Keep in mind that these pictures are purely schematic, and don't accurately represent distances or how many words are near a particular codeword. (We can't expect to convincingly compress $n$ dimensions down into two anyhow.)
The idea of maximum likelihood decoding is to cover the entire space of words with nonoverlapping circles. Here is a picture of a portion of such a space:

This is meant to depict part of a code of minimum distance $7$. The dots on the intersections are possible words, the red dots are codewords, an the green dots are codewords falling on and within a circle of radius 3 around each codeword. Because the minimum distance is $7$, all of the radius $3$ circles will be nonoverlapping. If we receive a green word, then we should correct it to the red codeword in the center of the ball it lies in.

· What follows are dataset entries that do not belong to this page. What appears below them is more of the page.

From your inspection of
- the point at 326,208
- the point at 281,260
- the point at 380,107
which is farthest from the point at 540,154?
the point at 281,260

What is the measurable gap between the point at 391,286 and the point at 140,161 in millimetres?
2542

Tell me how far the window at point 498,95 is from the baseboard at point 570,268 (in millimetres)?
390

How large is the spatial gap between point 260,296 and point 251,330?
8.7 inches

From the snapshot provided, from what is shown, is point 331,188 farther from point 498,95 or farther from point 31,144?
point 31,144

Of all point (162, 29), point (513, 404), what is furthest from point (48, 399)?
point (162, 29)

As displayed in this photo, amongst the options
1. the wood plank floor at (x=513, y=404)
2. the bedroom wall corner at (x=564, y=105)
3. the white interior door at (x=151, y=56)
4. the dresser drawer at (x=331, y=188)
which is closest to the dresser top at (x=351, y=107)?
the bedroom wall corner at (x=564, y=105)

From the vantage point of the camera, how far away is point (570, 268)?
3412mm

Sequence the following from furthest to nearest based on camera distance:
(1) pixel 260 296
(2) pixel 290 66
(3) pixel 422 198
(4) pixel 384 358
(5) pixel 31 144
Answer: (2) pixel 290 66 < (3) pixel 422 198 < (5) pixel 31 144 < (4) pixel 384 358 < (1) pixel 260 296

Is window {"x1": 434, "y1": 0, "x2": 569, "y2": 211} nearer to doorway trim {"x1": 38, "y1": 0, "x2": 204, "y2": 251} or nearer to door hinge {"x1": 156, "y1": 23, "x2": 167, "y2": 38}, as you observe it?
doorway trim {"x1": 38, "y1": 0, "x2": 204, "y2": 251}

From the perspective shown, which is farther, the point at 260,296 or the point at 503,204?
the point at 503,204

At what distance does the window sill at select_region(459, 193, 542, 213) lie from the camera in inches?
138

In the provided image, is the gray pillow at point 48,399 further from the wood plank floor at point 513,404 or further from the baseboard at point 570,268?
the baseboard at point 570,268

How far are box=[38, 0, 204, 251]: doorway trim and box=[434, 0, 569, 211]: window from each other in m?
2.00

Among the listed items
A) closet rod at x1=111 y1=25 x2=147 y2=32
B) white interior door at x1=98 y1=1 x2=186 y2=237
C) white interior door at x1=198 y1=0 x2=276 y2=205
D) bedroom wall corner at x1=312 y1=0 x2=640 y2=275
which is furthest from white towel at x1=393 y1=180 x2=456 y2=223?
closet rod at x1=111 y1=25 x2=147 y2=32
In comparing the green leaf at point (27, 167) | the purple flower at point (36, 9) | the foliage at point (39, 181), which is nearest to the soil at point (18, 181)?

The black codewords aren't correctable in this scheme. If we increased the radii of the circles, things wouldn't work out, because circles would overlap and you would not know where to correct words landing in overlaps.
Why was $3$ the right choice? It's just the biggest integer you can pick so that these circles don't overlap. The theoretical "midpoint" of codewords spaced as close together as possible is $3.5$, and circles of radius $3.5$ would touch each other. However, in the Hamming distance, the distances are all integers, so you can bring the radius down to $3$.
Next, let's decrease the minimum distance to $6$, where I've drawn circles still with radius $3$. We will see there is a problem:

The yellow word turns out to lie on the border of two circles! It's not clear which circle it should go to, so this radius is too big for unambiguous correction. We need to now ratchet it back to a radius of $2$ instead of $3$.
So, keeping this picture in mind, one can come up with the formula for how many errors a distance $d$ code can correct. When $d$ is odd, the halfway radius between codes minimum distance apart is a half-integer, so you can afford to reduce to $\frac{d-1}{2}$ from $\frac{d}{2}$. When $d$ is even, the halfway radius is going to allow a correctable word to sit on the edge of two correction circles, so it is too large. Knocking it down to $\frac{d-1}{2}$ prevents this overlap, so that you can correct all errors unambiguously.